This is a group of stories originally published individually in Strand Magazine (and other magazines), and in book form first in 1908. A subset of seven stories were recently republished under the title Tales for a Winter’s Night, and I think overall the editors of the republication did pick the stronger bits of the lot.
Conan Doyle’s preface reads:
“In a previous volume, ‘The Green Flag,’ I have assembled a number of my stories which deal with warfare or with sport. In the present collection those have been brought together which are concerned with the grotesque and with the terrible — such tales as might well be read “round the fire” upon a winter’s night. This would be my ideal atmosphere for such stories, if an author might choose his time and place as an artist does the light and hanging of his picture. However, if they have the good fortune to give pleasure to any one, at any time or place, their author will be very satisfied.”
~~ Warning: Spoilers ahead! ~~
The Leather Funnel: A story that was new to me; set in Paris: historical fiction meets supernatural / horror (and Dumas père fans will recognize the name of one of the characters). Of the lot I hadn’t known yet, one of the stronger entries; for atmosphere alone.
The Beetle Hunter: Very similar to the Sherlock Holmes story The Creeping Man (which is one of the few entries in the Holmes canon that I positively loathe). This one was somewhat predictable if you know the Holmes story, but far better — not least because it’s not quite as much “out there”. It still won’t ever become a favorite … no story featuring creepy crawlies will be (except for The Speckled Band, that is).
The Man with the Watches: A reread. Not one of my favorite stories, chiefly because the solution comes straight out of left field (and is one of Conan Doyle’s more implausible creations, but then, that is true for most of the stories in this collection.)
The Pot of Caviare: More thriller than mystery; again the atmosphere is well-drawn (if you like colonial war stories, which I find I have increasingly little taste for). Somehow ACD managed to tie together both of the foreseeable endings, which did make for a bit of a twist at the end.
The Japanned Box: Also more thriller than mystery, with a good bit of melodrama thrown in for good measure — the kind of tale I’d easily have expected from the Brontës if the technology relied upon in the solution had already been at their disposition).
The Black Doctor: Another reread, also not a huge favorite; even if I respect what Conan Doyle is trying to do in terms of race relations here.
Playing with Fire: New to me: I’d call it supernatural, except that to Conan Doyle it probably wasn’t — or not entirely. The very kind of thing that Dorothy L. Sayers mercilessly mocks in Strong Poison.

#### DATASET EXTRACT

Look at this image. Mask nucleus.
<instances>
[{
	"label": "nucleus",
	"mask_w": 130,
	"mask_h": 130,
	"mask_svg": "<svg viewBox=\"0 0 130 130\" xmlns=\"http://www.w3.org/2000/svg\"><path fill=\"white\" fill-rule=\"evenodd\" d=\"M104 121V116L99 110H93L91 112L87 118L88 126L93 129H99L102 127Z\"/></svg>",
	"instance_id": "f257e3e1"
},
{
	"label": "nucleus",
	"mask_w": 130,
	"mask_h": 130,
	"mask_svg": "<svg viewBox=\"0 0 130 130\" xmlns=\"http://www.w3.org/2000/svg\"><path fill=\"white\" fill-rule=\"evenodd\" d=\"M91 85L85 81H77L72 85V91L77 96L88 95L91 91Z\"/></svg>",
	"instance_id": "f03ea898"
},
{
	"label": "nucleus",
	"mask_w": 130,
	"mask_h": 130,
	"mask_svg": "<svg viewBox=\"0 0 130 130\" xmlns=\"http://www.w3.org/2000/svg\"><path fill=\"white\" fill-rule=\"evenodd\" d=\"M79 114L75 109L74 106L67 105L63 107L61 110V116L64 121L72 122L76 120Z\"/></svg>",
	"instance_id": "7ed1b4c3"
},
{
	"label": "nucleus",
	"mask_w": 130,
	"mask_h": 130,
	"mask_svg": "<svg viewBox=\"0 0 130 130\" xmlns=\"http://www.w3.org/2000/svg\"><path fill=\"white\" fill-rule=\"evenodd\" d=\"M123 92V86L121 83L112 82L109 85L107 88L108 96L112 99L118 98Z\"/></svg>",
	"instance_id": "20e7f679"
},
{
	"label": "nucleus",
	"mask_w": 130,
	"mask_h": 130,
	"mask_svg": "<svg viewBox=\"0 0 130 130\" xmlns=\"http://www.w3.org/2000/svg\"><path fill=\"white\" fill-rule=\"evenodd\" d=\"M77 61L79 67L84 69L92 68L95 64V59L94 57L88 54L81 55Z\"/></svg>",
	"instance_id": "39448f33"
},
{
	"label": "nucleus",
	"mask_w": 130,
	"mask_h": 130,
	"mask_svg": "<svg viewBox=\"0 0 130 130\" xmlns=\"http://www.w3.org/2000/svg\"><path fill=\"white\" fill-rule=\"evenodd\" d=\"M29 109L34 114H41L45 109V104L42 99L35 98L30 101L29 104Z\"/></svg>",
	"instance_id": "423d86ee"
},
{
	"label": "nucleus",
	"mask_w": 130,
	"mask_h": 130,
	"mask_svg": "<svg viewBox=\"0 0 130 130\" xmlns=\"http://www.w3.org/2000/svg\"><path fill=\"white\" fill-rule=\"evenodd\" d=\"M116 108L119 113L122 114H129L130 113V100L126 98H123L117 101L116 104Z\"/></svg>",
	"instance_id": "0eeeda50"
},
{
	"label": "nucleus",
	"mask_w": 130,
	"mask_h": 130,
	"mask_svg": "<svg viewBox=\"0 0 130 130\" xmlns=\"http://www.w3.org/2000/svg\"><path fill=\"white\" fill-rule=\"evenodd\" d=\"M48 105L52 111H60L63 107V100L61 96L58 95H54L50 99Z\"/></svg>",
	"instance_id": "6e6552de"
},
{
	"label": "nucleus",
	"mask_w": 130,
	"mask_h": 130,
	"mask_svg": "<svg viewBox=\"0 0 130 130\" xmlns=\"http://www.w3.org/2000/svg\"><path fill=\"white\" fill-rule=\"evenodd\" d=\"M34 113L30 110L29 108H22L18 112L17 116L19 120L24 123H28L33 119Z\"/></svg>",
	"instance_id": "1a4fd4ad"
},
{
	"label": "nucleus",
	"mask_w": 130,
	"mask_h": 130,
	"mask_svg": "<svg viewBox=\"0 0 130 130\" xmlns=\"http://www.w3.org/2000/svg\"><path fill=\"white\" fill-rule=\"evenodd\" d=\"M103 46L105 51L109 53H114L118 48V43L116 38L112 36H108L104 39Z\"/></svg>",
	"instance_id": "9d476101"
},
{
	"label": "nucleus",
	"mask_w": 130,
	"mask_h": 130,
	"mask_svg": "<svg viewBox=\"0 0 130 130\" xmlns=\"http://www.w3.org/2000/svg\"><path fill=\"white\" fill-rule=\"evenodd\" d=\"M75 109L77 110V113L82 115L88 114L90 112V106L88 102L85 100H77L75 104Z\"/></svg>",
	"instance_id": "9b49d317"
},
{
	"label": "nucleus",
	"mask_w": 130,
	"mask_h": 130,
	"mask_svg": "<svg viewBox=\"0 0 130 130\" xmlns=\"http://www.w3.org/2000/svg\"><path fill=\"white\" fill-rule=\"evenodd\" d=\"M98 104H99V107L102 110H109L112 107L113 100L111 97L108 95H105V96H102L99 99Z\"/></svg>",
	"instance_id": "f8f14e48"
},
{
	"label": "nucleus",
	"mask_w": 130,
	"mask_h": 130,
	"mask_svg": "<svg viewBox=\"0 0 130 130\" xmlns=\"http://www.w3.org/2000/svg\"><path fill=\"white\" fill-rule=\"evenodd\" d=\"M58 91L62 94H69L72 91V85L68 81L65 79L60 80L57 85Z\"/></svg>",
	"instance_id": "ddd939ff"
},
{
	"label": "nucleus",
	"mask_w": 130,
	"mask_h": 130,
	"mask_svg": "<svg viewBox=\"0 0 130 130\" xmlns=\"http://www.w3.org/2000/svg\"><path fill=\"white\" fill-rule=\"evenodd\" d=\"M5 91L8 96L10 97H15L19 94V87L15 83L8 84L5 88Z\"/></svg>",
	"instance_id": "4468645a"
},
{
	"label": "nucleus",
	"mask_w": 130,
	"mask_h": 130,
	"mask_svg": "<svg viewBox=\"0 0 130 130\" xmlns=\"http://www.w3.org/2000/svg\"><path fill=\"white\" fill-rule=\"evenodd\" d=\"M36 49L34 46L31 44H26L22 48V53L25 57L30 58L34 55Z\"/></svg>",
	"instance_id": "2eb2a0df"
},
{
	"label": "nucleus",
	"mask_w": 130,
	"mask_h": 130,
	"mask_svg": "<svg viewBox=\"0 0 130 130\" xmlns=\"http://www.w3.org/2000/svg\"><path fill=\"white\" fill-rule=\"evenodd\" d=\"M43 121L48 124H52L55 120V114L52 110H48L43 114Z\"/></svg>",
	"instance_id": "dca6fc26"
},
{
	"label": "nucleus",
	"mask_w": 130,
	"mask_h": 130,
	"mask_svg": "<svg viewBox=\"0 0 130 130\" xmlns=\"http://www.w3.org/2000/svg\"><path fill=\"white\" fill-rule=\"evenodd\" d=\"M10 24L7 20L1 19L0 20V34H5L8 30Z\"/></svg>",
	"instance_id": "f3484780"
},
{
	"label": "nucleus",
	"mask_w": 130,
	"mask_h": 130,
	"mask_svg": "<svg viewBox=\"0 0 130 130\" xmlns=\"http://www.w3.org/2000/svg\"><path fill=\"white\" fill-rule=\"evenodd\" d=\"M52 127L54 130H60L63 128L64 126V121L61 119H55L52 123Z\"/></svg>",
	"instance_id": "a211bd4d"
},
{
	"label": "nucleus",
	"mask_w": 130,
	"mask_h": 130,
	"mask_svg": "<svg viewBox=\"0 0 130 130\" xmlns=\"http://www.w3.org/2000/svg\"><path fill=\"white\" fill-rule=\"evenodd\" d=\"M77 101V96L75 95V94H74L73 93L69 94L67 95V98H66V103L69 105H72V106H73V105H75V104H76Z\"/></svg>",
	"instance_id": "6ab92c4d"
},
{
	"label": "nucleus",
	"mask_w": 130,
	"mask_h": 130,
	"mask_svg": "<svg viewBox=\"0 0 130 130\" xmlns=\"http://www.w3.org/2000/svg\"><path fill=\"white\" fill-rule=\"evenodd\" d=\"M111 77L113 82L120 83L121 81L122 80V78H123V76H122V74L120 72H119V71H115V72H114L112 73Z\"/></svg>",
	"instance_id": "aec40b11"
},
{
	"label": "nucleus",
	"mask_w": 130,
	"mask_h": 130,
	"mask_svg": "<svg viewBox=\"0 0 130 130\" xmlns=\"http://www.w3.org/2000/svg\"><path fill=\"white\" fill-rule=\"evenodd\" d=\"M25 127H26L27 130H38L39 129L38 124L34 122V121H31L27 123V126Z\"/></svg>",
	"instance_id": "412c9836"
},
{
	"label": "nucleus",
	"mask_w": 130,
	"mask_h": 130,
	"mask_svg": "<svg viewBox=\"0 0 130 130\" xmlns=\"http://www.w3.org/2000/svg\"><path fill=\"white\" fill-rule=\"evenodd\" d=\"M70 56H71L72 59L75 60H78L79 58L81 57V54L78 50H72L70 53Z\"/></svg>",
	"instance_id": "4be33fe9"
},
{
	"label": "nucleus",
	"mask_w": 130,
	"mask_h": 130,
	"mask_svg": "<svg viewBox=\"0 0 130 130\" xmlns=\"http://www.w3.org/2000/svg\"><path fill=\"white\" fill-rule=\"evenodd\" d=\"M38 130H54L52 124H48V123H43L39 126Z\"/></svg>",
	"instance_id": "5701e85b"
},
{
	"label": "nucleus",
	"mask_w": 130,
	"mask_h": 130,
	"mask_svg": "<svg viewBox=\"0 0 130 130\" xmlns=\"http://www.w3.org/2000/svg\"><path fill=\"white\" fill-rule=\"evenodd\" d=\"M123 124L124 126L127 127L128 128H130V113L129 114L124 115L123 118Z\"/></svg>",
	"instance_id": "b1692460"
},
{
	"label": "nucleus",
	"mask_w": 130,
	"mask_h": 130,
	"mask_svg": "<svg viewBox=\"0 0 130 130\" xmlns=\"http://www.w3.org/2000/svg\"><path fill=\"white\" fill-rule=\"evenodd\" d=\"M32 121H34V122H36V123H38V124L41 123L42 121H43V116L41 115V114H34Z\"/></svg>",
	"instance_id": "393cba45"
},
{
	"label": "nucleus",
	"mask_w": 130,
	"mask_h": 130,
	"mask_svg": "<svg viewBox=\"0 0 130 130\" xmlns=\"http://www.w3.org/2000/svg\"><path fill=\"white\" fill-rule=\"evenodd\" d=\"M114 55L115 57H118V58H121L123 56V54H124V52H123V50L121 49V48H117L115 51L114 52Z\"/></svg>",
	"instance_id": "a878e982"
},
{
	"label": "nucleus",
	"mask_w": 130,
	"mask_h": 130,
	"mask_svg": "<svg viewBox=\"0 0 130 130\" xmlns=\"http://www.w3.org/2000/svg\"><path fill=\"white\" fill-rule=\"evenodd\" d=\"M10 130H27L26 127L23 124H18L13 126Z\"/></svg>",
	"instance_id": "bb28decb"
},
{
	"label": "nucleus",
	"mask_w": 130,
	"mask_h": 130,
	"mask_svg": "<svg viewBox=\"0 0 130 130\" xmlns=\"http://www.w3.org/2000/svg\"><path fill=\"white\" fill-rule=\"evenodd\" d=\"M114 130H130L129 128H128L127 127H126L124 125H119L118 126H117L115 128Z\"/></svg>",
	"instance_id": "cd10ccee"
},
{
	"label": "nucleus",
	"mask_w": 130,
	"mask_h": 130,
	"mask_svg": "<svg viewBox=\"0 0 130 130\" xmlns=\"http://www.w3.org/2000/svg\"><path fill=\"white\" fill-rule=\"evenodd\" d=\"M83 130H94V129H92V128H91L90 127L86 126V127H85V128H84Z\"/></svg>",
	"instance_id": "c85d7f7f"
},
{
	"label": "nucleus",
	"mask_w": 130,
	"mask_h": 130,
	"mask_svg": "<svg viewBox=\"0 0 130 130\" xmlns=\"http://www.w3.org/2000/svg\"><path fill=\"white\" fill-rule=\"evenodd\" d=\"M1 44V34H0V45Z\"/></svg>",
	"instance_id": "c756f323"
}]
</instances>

#### PROMPT 1
Shorten the paragraph beginning "The Beetle Hunter:" from the Conan Doyle collection review, keeping its main facts.
#### PROMPT 2
Proceed with the Conan Doyle collection review, picking up after its last sentence.
The material comes from a source unrelated to the Conan Doyle collection review.

#### REPLY 1
The Beetle Hunter: Closely resembles the Holmes story The Creeping Man, which the reviewer loathes. It is predictable if you know that story, but far better because it is less "out there." It will still never be a favorite, since no story with creepy crawlies will be, except The Speckled Band.

#### REPLY 2
The Jew’s Breastplate: Also new to me; [the back story reminded me a bit of The Beryl Coronet (though that story is marginally better). (hide spoiler)]
The Lost Special: A reread; even when I read it for the first time I wondered how these events could possibly have happened without anybody becoming aware of them (over a period of several years, at that) — revisiting the story hasn’t made that any clearer to me. The story’s most notable element is a letter to the editor by an unnamed “amateur reasoner of some celebrity”, who opens his cogitations with the statement that “[i]t is one of the elementary principles of practical reasoning … that when the impossible has been eliminated the residuum, however improbable, must contain the truth.” (The story dates from one of the years when a certain Norwegian named Sigerson was, among other exploits, “amusing himself” by visiting Lhasa and spending some time with the head Lama.)
The Club-Footed Grocer: New to me; a pretty dark tale — more thriller than mystery — but I rather liked it for its gritty realism.
The Story of the Sealed Room: This batch’s final reread for me; more horror than mystery. Yet, set in the real world … and again I’m wondering how the conclusion can possibly have worked without anybody becoming aware of what was in the room. (Even in a photo studio, as long as no actual bath in formaldehyde is involved, the smell of rotting flesh alone should have given the contents of the room away. Conan Doyle describes a mummified corpse, but as the room wasn’t hermetically sealed, I don’t see that happening.)
The Brazilian Cat: Again more thriller than mystery. Rather predictable, all told, though the night in the cage — however improbable its course — is well told.
The Usher of the Lea House School: (aka The English Tutor) Also more thriller than mystery, very much in the spirit of Wilkie Collins.
The Brown Hand: Conan Doyle does Wilkie Collins meets supernatural.
The Fiend of the Cooperage: And while we’re at it: Conan Doyle does Joseph Conrad. And he definitely had a thing for monster snakes — though neither here nor in The Speckled Band a necessarily well-informed one.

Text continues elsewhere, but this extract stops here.